Why, I asked. Why would you want to see the Grand Canyon – it’s just a massive hole in the ground. That said, I did take that detour to see meteor crater, so that in itself makes me a bit of a hypocrite. And I hadn’t been to the Grand Canyon since the early 1990s and back then, when I looked over the edge it was impressive, yes. But I’ve been more impressed by smaller stuff.
On the website, the tour looked amazing. Ah the power of advertising and advertorials. Collected from hotel in Vegas, bussed to airport to catch a plane, then a helicopter, then rafting down the Colorado River, then lunch with the Indians and then back to the hotel via plane and bus. A little over seven hours in total. What wasn’t to like? If you’re going to do something, I say, do it in style.
That I was on the wrong side of the plane going out and didn’t see the Hoover Dam was a tad upsetting and no one’s fault but my own. We were weighed and seated according to weight. That the helicopter ride took all of ten minutes (at a stretch) was a little disappointing. That the rafting was more like a sedate float down the river without shade in 117 degree weather was a trifle discomfiting. That the lunch was bagged salad, frozen veg, packet mash, and a piece of chicken was torturous. All in all, having been picked up at 6.30 am, we’d done it all by 10.30 and didn’t get back to the hotel until after 3. Tired, cranky, and feeling more than a little cheated.
On reflection – was the tour worth it?
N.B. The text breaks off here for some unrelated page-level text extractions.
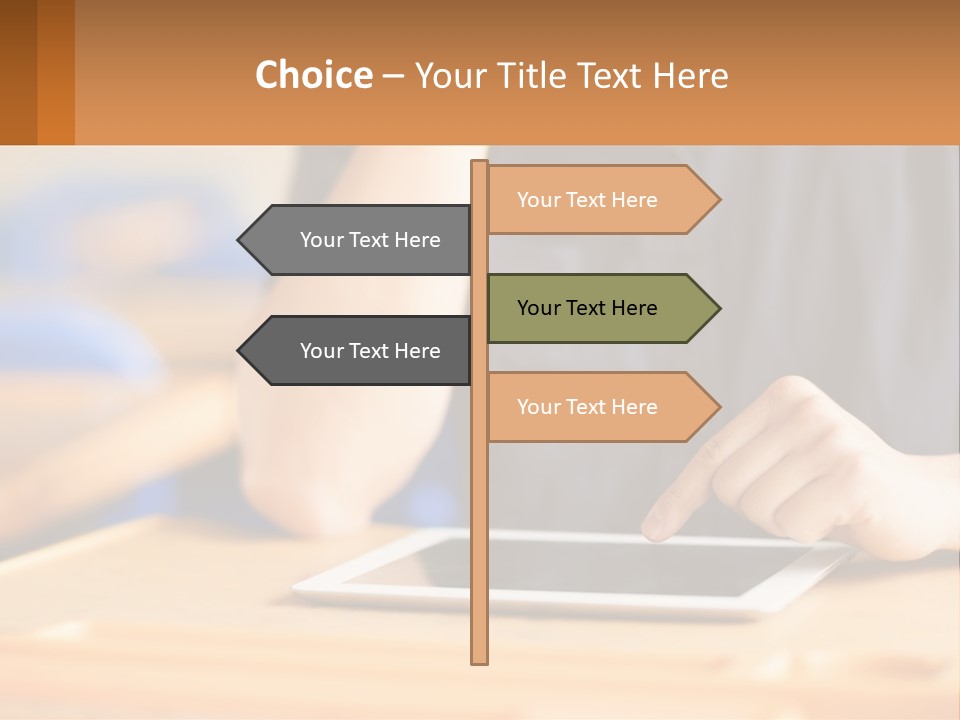 Choice – Your Title Text Here

Your Text Here

Your Text Here

Your Text Here

Your Text Here

Your Text Here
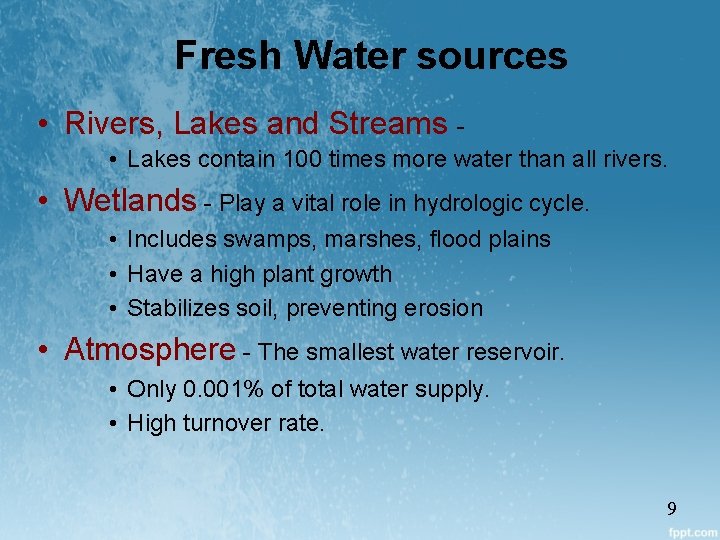 Fresh Water sources

• Rivers, Lakes and Streams -

• Lakes contain 100 times more water than all rivers.

• Wetlands - Play a vital role in hydrologic cycle.

• Includes swamps, marshes, flood plains

• Have a high plant growth

• Stabilizes soil, preventing erosion

• Atmosphere - The smallest water reservoir.

• Only 0.001% of total water supply.

• High turnover rate.

9

fppt.com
Absolutely not. Next time (and I’d go again to this huge hole in the ground) I’d drive. And take my time. And pack my own lunch. I’d do the helicopter thing again – but for longer – and only that. Mind you, there were so many choppers in the sky it is a wonder more accidents don’t happen. Apparently someone falls into it every 2-3 months and in a country where Health and Safety are king and queen, there wasn’t a railing in sight. Great for the natural look, I say. Not so great for human stupidity. But the view the from air was magnificent.
The canyon is 4 to 18 miles wide (6 – 28km) and is 277 river miles long (445km). In places it’s half a kilometre deep. It’s tilted – the northern rim is 1200 ft higher than the southern rim. It took the Colorado River 3-6 million years to carve it out (there’s patience for you!) Over 800 million gallons of water flow through it each day.
I listened to the facts being recited, by rote, both on the recorded spiel on the plane and by the boat guy, and then looked at those walls and wondered at the power of nature. How could we ever think, as mere mortals, that we could tame her?
I’ve spent many an afternoon on the flat of my back on the grass looking up at the clouds in the sky, fancying that I see a pig or a boat or a slice of pizza. I like to do the same with rocks and boulders, and when in South Africa a couple of years ago, I became all too familiar with the Lion Rock and how deceptive nature’s shapes and shadows can be. So the highlight for me was Eagle Point and the fantastic natural shape of the rock. That made it all worth while.
The outdoor exhibition of various Indian huts was interesting enough. But my heart went out to the trio who were dancing a tribal dance to an empty amphitheatre. Somewhere along the line, the lines between tourism and taste were crossed. There’s a lot to be said for knowing your audience. And while I would like very much to take part in a real Indian dance night, this was just a tad too twee, even for me.
And yet, had I been there sans the masses, and had I the quiet and the solitude all to myself and a few crows, it would have been quite special. But that’s the Catch 22, isn’t it. Discover and share – or keep to yourself and enjoy.